Living on a Budget, Saving Money/auto loan
Just bought a car and am financing it through the dealer (they had a better rate than the one I found elsewhere). The financial manager at the dealership told me that I would be paying a simple interest loan. It is for 60 months but he said that there is no prepayment penalty so I can pay it off as quickly as I want, which I plan on doing in 36 months. My question is, on the back of the finance agreement it says this:
"You may prepay all or part of the unpaid part of the amount financed at any time. If you do so, you must pay the earned and unpaid part of the Finance Charge and all other amounts due up to the date of your payment. If the minimum finance charge is greater than the earned finance charge you may be charged the difference. The minimum finance charge is as follows-$25 if the original amount financed does not exceed $1000 (2) $50 if the original Amount Financed is more than $1000 but not more than $2000 or (3) $75 if the original amount Financed is more than $2000."
What exactly does that mean? Under "Total Payments" it says $9,183.00, which is the Amount Financed ($8,868.35) plus the Finance Charge ($944.65) at and APR of 3.99%. The way I understand this is that the Finance Charge is calculated based on my 60 month term so if I finish paying in under 60 months, the Finance Charge will be lower, thus my "Total Payments" will be less. Is this correct? I'm not exactly sure what that statement above means, but it seems to contradict what my understanding is because it says I "must pay the earned and unpaid part of the Finance Charge."
Isn't reading all of this legal mumbo jumbo fun? I can understand your confusion. Here is how I read it, which I will break down into sections:
You may prepay all or part of the unpaid part of the amount financed at any time. If you do so, you must pay the earned and unpaid part of the Finance Charge and all other amounts due up to the date of your payment.

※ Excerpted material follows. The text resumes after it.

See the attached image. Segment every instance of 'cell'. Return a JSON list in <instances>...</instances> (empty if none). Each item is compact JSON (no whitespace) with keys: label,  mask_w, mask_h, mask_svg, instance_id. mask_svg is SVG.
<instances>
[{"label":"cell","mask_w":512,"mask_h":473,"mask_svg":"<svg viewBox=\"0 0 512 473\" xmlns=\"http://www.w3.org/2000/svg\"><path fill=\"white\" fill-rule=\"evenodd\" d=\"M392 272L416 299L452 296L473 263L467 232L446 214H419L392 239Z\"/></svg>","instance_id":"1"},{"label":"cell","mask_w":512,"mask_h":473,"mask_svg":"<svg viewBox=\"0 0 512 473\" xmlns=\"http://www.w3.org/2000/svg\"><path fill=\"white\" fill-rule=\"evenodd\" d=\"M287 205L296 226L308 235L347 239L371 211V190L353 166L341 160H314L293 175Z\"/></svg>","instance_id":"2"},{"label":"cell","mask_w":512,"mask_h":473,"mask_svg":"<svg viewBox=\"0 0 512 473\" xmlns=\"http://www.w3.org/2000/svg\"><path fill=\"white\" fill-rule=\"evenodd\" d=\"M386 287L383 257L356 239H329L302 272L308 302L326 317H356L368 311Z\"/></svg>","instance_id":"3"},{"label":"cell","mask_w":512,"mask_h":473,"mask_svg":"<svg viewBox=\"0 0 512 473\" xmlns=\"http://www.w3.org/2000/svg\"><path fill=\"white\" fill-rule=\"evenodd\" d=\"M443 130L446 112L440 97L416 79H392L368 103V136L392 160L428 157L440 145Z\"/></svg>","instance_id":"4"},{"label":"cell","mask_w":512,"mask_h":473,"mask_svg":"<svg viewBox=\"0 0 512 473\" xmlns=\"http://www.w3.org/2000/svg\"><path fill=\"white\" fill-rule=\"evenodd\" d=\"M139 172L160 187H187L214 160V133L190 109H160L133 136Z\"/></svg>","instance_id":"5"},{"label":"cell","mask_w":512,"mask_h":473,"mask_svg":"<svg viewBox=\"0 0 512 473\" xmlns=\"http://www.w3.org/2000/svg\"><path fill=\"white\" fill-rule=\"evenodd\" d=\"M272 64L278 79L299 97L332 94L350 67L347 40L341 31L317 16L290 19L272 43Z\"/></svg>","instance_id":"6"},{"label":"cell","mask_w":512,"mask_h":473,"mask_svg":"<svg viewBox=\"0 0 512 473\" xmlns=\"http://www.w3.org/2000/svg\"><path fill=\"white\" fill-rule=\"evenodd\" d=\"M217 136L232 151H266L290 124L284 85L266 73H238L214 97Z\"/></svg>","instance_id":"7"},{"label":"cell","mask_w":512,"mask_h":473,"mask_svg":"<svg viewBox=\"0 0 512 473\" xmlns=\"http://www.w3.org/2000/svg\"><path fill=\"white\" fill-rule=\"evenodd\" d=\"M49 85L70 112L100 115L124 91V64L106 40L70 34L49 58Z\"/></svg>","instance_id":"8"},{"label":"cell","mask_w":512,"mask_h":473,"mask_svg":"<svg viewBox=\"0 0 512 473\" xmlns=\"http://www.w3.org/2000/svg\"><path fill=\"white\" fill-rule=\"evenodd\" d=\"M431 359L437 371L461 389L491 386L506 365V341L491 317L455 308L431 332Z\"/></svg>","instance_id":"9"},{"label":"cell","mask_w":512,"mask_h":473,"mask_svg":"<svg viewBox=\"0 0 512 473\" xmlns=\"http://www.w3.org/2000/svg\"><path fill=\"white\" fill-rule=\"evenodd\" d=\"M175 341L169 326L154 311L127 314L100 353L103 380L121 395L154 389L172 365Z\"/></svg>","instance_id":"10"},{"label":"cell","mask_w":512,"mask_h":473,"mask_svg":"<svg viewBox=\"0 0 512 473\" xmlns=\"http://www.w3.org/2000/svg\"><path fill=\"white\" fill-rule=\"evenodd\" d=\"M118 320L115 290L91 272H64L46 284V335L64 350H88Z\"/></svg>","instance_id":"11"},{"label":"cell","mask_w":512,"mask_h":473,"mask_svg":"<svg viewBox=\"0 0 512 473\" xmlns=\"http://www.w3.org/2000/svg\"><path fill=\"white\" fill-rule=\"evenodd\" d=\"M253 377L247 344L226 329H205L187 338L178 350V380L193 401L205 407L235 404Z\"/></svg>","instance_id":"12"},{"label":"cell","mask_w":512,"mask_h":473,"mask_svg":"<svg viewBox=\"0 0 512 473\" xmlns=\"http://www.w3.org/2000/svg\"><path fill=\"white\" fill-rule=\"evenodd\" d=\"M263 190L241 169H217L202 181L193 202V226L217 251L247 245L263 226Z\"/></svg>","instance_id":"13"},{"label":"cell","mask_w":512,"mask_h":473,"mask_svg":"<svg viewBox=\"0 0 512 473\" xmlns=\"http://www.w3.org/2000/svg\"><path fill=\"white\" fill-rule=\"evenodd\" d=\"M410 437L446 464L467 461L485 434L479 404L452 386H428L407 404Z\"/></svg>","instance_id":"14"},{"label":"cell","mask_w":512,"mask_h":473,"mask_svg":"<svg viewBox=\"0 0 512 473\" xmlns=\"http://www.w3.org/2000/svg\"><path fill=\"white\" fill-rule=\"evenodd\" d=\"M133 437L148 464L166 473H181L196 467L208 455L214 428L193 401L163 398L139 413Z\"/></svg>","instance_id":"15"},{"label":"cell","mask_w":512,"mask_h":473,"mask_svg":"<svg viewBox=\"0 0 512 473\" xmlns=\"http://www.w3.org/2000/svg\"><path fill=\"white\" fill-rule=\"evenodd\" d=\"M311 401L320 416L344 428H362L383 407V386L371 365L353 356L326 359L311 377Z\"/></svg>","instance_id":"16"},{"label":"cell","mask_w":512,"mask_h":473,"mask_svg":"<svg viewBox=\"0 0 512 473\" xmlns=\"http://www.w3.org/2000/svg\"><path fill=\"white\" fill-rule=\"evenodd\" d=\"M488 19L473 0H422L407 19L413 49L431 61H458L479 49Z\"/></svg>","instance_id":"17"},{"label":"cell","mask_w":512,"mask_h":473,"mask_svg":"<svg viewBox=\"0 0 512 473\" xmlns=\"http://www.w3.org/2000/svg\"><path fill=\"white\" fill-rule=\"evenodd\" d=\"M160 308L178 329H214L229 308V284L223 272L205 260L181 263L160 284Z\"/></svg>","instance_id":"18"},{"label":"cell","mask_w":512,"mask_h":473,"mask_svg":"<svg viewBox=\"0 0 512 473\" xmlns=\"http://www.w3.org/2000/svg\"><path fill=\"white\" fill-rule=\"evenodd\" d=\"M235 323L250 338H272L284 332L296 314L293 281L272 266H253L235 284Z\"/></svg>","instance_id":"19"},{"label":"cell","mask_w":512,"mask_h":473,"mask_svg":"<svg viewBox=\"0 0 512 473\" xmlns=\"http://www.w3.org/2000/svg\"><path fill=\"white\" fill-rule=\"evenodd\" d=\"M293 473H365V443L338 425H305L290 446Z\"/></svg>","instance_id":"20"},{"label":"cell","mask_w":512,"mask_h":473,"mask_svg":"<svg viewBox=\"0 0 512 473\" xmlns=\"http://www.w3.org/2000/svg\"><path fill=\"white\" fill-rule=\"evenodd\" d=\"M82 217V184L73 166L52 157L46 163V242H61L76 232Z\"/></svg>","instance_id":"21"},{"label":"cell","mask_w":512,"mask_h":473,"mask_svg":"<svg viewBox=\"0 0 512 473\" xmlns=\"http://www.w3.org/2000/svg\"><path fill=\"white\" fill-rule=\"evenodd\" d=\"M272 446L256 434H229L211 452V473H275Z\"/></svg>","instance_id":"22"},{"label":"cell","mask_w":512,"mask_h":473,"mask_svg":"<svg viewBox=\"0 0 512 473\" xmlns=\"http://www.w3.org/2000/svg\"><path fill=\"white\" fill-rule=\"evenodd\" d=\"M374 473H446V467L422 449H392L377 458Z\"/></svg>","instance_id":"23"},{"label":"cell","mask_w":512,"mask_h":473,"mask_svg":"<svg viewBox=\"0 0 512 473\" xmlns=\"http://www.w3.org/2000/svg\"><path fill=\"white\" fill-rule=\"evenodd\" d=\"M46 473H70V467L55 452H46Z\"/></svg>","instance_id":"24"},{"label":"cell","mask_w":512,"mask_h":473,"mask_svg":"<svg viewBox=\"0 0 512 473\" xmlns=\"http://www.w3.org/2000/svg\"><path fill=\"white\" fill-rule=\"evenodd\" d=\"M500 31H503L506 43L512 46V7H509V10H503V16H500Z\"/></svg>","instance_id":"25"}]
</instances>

The key part here is "up to the date of your payment," meaning that you are responsible for all of the finance charges and interest up to that point in your payment cycle. So let's say you pay $110 a month, of which $10 is the interest (not realistic numbers, I know, but simple math). You would owe $10 in interest for that month + the total amount left on your payoff at that time. In essence, you are still responsible for the interest for that month that you pay off your loan. You will also pay a minimum finance charge of $75(because the loan was over $2000), so the dealer was a little incorrect (but not legally wrong)for telling you there was no prepayment penalty. It's not a penalty, it's a "finance charge." This is not at all an unusual charge, just so you know.
So, let's say you pay off your car loan in January of 2014 for instance. You call the finance company and they say you have a $5000 payoff (total left that you owe, not including interest past that month). This will include that particular month's interest (the $10 from the example before) plus at LEAST the $75 finance charge to your total (because it says "minimum finance charge in the legalese above). To get a better idea of what I'm saying, please note that you can call your finance company at any time and ask for your payoff amount. That doesn't mean you're paying it right then, you can just say you want to know what the amount is.
(My opinion is just that - opinion. It is neither legally binding nor deemed to always be correct. I base all responses on my knowledge obtained while gaining my MBA and through life experiences. I do my best, but please remember that I am a volunteer, not a legal authority. Best wishes to all!)